La société Sogedev Rhône-Alpes a relevé appel de ce jugement le 21 juillet 2017. Par ordonnance du 28 juin 2018, le conseiller de la mise en état a constaté le désistement d’appel de la société Sogedev Rhône-Alpes et l’extinction de l’instance d’appel enregistrée sous le numéro RG 17/05480.

La société Mandala international a interjeté appel du jugement le 28 juillet 2017. La procédure a été enregistrée sous le numéro RG 17/05645.

Par conclusions notifiées le 9 octobre 2018, auxquelles il convient de se reporter pour l’exposé détaillé de ses moyens, la société Mandala international demande à la cour de :

– constater que la société Sogedev Rhône-Alpes s’est désistée de son appel enregistré sous le numéro RG 17/05480,

– dire et juger que la société Sogedev Rhône-Alpes a acquiescé purement et simplement au jugement rendu par le conseil des prud’hommes le 6 juillet 2017,

En conséquence,

– déclarer l’appel incident formé par la société Sogedev Rhône-Alpes dans le cadre de la présente procédure, irrecevable,

– rejeter l’ensemble des conclusions notifiées par la société Sogedev Rhône-Alpes,

– réformer les termes du jugement sauf en ce qu’il a rejeté les demandes afférentes aux jours de repos prétendument non pris et à l’exécution soit-disant déloyale du contrat de travail,

En conséquence,

– dire et juger que le salarié est sans droit ni titre à revendiquer un solde de rémunération variable au titre des années 2012, 2013, 2014 et 2015,

– dire et juger en outre que l’accord particulier du 2 décembre 2014 échappe à la compétence matérielle du conseil de prud’hommes de Lyon, au profit du tribunal de commerce de Chambéry,

– dire et juger encore que le salarié ne peut être indemnisé de jours de repos, faute d’établir que son ancien employeur se serait opposé à leur prise,

– dire et juger enfin qu’elle a loyalement et régulièrement exécuté le contrat de travail,

– débouter purement et simplement le salarié de l’ensemble de ses demandes,

– le condamner au paiement de la somme de 3 000 euros sur le fondement des dispositions de l’article 700 du code de procédure civile, ainsi qu’aux dépens de première instance et d’appel.

● **Tâche à accomplir**: D'après l'extrait de page, quelle somme la société Mandala international demande-t-elle au titre de l'article 700 du code de procédure civile ?

● **Données fournies**:
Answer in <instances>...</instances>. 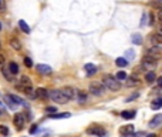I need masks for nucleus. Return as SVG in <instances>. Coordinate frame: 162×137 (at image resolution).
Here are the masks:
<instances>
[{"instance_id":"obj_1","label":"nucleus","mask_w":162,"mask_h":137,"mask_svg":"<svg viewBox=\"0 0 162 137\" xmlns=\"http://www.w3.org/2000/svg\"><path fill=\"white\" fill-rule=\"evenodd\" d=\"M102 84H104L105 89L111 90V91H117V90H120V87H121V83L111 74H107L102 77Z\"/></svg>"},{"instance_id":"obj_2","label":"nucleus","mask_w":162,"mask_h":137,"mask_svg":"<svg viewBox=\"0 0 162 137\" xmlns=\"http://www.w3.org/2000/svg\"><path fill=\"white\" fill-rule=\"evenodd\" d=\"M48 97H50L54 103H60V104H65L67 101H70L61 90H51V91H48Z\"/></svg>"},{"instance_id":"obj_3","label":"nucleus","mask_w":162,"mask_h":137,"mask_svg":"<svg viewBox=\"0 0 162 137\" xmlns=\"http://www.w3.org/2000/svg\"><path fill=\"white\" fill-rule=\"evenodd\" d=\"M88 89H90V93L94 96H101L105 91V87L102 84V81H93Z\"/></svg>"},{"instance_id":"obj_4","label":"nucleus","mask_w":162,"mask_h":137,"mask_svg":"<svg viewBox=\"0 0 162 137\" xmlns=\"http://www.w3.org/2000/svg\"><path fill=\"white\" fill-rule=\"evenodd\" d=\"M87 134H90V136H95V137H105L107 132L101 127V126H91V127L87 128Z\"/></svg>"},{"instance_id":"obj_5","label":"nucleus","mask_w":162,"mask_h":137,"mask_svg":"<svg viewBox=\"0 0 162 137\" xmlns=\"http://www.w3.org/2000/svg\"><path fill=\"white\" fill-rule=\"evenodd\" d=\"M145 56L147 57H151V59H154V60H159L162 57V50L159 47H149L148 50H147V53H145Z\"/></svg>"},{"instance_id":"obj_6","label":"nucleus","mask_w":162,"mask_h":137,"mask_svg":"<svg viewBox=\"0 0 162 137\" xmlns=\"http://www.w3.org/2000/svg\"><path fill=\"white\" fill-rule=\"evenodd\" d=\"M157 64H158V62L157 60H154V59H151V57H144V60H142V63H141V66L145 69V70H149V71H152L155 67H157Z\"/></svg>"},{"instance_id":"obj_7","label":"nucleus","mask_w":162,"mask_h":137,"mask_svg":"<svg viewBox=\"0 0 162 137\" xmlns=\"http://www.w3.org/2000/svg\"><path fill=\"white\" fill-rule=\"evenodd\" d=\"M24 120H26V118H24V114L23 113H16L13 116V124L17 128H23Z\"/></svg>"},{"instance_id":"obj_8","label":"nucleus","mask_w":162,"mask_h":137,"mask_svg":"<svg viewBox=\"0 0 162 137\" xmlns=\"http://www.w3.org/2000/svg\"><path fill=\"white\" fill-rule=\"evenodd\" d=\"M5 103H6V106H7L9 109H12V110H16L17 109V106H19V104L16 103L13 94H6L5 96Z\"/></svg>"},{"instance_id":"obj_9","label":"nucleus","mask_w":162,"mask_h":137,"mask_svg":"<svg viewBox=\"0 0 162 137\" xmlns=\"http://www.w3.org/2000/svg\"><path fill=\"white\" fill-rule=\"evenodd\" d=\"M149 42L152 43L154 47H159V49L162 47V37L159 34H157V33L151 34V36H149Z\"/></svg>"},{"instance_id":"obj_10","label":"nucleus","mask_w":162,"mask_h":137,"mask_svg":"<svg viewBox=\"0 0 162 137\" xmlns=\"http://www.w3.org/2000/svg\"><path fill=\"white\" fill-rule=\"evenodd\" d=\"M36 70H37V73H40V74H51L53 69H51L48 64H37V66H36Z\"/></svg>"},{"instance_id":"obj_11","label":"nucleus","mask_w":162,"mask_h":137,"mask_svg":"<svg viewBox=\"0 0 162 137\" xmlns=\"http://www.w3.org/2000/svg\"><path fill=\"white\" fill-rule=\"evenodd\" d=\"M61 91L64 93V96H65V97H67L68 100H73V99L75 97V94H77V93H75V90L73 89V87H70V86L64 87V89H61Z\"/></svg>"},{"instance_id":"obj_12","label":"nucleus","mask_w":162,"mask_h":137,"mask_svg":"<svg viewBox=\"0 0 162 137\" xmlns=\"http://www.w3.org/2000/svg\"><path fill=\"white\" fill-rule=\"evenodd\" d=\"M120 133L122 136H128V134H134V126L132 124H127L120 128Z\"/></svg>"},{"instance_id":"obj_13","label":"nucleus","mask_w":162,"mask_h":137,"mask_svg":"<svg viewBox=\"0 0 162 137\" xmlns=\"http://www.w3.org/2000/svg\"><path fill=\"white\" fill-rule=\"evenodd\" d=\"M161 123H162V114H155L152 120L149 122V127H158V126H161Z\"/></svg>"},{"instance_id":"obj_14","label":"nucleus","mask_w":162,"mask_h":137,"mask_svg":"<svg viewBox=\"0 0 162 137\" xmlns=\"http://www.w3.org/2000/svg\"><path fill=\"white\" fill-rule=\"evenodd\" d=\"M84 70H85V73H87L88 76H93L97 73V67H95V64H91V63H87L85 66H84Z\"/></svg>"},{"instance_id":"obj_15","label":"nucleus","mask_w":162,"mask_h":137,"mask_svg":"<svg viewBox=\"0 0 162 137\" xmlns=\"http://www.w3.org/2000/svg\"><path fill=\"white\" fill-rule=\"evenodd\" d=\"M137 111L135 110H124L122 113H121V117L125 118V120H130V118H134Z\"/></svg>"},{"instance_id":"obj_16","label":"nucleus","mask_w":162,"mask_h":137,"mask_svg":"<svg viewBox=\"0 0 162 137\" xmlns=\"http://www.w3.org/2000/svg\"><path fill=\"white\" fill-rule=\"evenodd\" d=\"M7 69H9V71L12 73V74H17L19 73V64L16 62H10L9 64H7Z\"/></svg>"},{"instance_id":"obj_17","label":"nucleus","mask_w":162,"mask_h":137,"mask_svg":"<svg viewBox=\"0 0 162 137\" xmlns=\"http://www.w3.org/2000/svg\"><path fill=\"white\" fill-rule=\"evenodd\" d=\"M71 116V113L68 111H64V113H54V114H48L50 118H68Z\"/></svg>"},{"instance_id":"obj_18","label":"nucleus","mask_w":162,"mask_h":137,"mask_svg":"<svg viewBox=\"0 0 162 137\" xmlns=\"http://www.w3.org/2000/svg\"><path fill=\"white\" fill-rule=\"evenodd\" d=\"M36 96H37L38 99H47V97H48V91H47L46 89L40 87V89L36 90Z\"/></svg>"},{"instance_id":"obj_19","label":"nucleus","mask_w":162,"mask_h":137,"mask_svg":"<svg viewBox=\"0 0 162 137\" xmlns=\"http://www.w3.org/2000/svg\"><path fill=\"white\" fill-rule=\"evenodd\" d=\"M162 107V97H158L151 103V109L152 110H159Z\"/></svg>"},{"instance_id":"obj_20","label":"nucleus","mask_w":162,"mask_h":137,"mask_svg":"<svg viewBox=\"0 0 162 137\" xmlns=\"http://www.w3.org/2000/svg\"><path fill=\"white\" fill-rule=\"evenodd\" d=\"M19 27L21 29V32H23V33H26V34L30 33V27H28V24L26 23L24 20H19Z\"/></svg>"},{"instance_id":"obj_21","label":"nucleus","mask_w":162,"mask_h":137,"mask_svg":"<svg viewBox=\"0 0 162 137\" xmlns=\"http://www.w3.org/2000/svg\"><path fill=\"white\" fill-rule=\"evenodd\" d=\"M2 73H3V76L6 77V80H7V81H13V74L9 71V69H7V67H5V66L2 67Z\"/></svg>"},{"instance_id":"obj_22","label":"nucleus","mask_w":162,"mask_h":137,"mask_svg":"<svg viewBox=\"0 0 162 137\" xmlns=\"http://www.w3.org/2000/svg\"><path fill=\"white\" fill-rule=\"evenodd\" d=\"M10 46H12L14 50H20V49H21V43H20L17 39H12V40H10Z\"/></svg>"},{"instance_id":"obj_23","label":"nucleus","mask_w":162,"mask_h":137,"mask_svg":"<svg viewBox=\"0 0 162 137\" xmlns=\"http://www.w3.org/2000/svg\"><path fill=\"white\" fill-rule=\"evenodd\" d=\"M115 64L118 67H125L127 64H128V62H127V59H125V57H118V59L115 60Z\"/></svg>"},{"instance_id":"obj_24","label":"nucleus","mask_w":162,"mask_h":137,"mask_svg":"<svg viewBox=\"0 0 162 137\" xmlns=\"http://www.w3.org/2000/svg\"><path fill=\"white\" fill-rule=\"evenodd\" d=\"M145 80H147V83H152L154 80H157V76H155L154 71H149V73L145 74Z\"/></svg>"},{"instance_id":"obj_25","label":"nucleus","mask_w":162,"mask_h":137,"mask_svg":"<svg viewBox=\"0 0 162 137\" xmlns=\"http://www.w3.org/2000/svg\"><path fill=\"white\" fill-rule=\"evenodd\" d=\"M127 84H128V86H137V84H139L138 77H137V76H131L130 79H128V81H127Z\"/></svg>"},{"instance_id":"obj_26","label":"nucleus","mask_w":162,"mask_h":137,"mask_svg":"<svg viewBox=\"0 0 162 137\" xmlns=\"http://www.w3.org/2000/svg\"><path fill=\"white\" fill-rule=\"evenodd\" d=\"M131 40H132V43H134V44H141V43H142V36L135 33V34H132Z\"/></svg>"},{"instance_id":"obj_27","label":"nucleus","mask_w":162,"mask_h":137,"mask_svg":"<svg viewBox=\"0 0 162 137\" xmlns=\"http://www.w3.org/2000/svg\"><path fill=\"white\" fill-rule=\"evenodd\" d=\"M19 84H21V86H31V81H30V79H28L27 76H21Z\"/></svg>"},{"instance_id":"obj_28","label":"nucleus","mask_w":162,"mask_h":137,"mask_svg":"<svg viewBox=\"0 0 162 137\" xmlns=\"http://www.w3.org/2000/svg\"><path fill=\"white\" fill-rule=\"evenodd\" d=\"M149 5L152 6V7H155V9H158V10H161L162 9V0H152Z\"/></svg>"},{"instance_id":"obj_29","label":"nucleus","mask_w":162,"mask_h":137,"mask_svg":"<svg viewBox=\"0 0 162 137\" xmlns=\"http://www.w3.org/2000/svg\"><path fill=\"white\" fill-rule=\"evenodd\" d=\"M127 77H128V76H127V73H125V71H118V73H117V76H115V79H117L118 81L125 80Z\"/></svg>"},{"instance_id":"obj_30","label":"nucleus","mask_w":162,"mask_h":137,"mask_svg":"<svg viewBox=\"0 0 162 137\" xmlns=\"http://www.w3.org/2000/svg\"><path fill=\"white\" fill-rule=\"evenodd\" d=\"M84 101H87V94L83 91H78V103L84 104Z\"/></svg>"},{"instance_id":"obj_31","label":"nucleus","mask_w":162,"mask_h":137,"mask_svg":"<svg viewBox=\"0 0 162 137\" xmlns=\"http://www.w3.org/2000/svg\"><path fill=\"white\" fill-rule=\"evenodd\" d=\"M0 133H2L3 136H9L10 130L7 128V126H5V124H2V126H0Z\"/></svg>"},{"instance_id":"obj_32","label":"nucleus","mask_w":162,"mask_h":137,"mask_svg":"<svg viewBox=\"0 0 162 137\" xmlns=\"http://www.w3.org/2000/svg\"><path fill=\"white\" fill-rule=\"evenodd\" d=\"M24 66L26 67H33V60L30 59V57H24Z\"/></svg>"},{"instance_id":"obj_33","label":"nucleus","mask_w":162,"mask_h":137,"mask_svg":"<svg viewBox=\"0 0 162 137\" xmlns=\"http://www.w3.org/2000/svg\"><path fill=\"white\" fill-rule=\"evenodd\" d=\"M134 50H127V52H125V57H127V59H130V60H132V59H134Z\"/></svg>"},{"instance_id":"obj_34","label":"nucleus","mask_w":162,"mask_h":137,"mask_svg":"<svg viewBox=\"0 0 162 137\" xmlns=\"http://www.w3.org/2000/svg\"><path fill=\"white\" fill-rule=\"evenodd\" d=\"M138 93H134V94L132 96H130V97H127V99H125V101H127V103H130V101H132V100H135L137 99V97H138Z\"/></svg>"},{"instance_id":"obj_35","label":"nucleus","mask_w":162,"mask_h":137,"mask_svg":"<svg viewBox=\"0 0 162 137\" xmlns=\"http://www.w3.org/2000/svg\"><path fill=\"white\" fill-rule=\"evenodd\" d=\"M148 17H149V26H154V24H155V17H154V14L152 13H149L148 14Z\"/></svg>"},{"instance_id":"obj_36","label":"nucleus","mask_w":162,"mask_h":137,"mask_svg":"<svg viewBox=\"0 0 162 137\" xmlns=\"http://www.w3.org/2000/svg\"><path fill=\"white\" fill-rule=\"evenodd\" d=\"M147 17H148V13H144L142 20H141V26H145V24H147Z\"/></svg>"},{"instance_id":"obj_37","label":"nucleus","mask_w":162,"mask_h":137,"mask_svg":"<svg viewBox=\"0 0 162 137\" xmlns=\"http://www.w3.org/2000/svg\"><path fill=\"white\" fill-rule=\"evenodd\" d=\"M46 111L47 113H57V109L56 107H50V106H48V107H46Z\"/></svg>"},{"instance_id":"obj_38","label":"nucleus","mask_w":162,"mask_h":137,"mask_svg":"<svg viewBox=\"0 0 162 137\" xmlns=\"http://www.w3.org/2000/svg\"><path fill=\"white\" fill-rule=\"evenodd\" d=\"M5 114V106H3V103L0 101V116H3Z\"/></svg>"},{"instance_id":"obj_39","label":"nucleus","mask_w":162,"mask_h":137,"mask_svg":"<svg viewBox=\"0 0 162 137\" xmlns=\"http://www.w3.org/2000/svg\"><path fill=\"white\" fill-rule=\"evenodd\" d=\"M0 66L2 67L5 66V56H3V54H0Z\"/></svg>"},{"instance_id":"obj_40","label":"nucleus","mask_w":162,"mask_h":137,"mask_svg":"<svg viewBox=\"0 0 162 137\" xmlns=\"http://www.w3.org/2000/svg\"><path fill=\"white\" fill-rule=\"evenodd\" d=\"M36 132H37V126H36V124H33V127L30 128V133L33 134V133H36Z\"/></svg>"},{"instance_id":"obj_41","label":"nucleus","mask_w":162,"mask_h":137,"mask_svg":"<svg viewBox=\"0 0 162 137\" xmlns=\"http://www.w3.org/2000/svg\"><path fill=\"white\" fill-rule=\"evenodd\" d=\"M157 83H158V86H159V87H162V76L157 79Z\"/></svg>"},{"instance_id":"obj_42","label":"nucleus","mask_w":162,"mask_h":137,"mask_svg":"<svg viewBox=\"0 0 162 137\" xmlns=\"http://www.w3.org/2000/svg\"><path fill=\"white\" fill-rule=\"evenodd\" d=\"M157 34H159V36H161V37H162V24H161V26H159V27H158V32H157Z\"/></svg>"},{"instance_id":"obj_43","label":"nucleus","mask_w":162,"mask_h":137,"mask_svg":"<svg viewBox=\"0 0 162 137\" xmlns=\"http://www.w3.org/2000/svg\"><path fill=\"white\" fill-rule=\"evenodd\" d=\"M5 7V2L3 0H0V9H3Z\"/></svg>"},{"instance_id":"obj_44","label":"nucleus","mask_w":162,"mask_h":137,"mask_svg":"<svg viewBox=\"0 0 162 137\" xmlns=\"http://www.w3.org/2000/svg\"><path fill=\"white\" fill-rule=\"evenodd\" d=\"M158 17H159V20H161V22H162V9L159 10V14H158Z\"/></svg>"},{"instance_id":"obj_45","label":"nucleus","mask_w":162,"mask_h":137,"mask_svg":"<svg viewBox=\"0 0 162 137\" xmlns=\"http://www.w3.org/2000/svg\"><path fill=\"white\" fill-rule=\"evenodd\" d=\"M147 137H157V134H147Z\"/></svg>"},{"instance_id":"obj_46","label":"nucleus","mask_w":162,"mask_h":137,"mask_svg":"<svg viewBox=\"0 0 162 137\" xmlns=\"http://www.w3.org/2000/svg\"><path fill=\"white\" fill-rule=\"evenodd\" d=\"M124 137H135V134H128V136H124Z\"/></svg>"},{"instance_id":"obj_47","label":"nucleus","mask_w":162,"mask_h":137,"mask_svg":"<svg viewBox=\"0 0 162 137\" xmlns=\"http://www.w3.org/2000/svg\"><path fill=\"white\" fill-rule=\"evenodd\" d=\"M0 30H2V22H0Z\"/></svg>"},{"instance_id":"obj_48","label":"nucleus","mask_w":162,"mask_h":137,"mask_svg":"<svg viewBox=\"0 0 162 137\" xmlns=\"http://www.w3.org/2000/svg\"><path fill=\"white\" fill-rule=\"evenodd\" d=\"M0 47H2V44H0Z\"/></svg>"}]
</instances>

● **Réponse ci-dessous**: Elle demande la condamnation du salarié au paiement de 3 000 euros.